PE’s scepticism about the duration of the market opportunity has lengthened the odds on greenfield start-ups

In late spring a pervasive sense of the crisis gripped the sector with stock markets down 30%-35% at their nadir, investments crashing to unprecedented levels and fears that a wave of property BI losses could turn a multi-class earnings hit to the largest insured loss in history.   

Coming on top of a set of pre-existing dynamics that were already driving a P&C market turn, including years of soft pricing, mounting loss cost inflation in long-tail lines and major remediation drives (e.g. AIG, Lloyd’s), the crisis looked set to create real dislocation – and, with it, opportunity.

Private equity houses started an intense round of discussions with senior sector figures, looking to gauge the likely magnitude and duration of the firming pricing.
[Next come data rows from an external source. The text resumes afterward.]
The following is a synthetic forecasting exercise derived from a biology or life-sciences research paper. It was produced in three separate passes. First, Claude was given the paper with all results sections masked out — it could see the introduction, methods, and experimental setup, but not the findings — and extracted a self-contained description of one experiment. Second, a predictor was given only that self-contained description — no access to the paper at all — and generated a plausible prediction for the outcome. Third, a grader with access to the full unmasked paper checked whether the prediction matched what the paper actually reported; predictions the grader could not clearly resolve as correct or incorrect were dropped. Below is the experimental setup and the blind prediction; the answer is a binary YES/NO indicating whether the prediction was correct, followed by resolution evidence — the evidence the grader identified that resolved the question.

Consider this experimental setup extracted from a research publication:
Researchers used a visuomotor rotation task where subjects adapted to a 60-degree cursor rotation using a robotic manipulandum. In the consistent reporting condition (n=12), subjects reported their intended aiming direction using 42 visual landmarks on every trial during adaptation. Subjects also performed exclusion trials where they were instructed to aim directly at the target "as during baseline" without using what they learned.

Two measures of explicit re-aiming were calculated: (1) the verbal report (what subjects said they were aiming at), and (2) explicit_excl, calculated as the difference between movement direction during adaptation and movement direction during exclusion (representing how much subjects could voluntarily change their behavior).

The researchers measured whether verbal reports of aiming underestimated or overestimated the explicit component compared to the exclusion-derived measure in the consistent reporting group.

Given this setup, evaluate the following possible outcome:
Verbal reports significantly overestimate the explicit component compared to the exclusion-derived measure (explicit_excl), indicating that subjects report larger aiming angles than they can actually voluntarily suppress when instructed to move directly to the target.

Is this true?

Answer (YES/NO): NO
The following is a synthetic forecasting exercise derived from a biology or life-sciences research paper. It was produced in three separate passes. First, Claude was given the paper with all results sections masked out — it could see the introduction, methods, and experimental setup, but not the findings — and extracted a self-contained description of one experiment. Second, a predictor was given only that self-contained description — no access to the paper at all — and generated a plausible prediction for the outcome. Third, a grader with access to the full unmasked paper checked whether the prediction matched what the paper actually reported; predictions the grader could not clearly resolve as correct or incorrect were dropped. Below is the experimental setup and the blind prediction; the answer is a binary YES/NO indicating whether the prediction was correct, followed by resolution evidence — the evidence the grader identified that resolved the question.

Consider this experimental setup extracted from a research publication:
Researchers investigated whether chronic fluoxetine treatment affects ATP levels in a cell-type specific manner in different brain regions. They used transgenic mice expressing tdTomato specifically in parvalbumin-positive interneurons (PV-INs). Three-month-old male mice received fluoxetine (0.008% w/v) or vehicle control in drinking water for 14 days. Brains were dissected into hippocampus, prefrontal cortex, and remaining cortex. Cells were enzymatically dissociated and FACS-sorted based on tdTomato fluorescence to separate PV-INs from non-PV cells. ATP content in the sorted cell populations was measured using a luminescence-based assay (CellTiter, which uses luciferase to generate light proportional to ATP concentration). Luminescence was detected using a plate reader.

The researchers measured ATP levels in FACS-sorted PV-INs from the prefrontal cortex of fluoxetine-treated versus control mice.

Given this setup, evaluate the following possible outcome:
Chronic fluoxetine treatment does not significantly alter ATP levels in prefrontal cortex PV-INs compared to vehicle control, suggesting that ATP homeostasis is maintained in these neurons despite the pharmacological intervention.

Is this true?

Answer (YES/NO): YES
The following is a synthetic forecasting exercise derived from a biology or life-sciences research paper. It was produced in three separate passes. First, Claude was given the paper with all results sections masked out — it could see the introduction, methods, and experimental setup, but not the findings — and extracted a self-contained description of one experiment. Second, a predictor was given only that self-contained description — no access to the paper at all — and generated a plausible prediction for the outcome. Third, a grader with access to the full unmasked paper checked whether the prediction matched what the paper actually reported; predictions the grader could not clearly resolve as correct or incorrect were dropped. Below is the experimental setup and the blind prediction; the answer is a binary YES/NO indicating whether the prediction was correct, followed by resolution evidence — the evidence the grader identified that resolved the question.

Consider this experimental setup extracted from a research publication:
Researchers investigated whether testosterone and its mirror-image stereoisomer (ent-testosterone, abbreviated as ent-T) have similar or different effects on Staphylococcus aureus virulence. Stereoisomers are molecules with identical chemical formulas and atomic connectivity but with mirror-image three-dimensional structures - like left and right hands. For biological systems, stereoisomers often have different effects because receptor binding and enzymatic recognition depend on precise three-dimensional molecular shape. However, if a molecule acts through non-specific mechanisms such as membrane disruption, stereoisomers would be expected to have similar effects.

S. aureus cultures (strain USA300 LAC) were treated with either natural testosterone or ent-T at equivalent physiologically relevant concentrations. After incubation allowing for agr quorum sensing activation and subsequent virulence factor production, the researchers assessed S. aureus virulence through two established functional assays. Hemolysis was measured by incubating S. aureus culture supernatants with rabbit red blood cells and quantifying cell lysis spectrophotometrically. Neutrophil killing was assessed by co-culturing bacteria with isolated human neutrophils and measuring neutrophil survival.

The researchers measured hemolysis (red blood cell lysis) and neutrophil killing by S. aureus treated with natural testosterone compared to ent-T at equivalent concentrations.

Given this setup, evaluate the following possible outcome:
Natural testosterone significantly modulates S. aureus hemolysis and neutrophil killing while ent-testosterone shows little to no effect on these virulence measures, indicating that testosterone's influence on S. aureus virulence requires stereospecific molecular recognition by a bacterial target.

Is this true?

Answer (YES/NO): NO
Available leadership talent also set about the same task, and began work on scoping out the Class of 2020 and pitching their projects to capital.  

The challenges faced by the Class of 2005 – the last round of event-driven dislocation – meant that there was always a bias against a whole swathe of de novo start-ups.   
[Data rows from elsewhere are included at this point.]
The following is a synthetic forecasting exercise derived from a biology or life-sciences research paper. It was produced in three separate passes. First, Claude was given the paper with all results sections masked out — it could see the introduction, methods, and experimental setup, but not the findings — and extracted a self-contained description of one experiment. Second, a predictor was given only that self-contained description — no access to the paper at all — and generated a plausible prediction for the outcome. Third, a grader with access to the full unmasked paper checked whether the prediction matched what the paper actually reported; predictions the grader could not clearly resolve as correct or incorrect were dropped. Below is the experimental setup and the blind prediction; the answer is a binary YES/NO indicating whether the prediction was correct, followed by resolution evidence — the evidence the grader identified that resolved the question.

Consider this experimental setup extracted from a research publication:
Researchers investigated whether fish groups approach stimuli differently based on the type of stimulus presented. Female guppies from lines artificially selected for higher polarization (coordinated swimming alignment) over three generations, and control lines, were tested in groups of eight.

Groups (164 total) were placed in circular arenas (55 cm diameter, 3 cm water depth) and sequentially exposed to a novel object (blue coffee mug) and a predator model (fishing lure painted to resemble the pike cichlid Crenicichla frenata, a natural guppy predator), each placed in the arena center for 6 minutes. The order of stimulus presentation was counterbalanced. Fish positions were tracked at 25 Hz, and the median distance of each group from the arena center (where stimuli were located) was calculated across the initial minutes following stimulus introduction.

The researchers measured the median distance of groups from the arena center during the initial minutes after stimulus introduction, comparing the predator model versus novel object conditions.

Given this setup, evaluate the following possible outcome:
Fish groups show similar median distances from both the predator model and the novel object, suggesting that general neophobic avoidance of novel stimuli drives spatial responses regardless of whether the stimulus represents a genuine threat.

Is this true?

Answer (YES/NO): NO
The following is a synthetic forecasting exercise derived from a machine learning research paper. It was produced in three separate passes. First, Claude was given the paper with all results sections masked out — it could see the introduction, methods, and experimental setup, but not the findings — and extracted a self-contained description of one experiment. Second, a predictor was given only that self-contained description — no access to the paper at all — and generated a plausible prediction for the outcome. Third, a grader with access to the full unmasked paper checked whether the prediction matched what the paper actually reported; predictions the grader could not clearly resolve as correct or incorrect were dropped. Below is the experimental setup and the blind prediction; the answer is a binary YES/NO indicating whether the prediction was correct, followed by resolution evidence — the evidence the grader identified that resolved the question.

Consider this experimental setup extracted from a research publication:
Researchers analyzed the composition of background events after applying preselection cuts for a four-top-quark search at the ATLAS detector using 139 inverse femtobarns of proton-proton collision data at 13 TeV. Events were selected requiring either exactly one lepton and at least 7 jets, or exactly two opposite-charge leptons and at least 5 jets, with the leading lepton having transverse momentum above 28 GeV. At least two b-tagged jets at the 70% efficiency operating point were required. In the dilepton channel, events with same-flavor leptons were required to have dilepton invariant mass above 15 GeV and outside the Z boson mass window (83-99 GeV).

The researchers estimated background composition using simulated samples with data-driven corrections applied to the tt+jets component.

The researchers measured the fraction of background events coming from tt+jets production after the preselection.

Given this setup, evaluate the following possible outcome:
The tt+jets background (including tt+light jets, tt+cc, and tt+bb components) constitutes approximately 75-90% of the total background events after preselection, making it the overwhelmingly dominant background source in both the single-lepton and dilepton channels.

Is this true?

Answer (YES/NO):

Market expectations instead pointed towards an expectation that the rough $5bn-$10bn range of PE money in play would flow to a mix of a) scale-ups of quality existing franchises; b) buy-ins to inexpensive platforms; and c) de novo launches.
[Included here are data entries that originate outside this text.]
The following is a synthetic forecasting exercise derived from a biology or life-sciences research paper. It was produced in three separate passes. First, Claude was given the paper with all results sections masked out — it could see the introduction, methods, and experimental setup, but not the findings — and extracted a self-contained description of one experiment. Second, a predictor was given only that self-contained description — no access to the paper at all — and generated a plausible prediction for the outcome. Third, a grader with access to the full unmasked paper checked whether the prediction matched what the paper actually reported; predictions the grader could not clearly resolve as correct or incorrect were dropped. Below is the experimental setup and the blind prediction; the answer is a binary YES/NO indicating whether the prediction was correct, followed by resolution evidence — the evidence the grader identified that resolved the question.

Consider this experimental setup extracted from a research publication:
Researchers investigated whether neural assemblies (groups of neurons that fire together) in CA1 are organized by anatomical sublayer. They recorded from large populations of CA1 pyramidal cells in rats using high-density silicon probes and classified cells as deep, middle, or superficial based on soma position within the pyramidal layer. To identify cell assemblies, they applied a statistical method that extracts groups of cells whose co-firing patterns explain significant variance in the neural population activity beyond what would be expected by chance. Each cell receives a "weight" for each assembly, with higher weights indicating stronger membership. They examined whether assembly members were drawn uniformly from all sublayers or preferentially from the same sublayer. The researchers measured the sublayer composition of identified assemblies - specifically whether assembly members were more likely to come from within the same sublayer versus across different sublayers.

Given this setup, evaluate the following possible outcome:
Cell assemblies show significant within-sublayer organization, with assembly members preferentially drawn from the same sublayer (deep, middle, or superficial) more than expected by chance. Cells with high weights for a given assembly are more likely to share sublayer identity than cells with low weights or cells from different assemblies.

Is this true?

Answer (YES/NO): YES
As set out previously, there is a complex set of trade-offs that has faced capital/management teams looking at the market.

Injecting capital into an existing business brings with it exposure to years of under-priced underwriting, as well as uncertainty around the ultimate quantum of losses relating to Covid-19.

De novo start-ups neutralise this issue, but suffer from a speed-to-market problem, which handicaps a business looking to capitalise on rate hardening that is of uncertain duration.

Meanwhile, management buy-ins largely address the speed-to-market problem, but resurrect the exposure to prior years and the in-force book, as well as adding the need to fix a typically broken legacy platform.

In the spring and early summer, it looked like all these different permutations would be used by different capital providers.

Increasingly that now looks unlikely, with chances receding that we will see a true de novo start-up. 

With the absence of Mitch Blaser’s Lloyd’s start-up – which is more of a niche specialty casualty insurance play – all the major start-up teams that we have written about now seem intent on seeking a starter acquisition.

This extends to management teams that earlier in the crisis were attracted to the idea of starting with tabula rasa given the additional control this offered and the chance to build things differently.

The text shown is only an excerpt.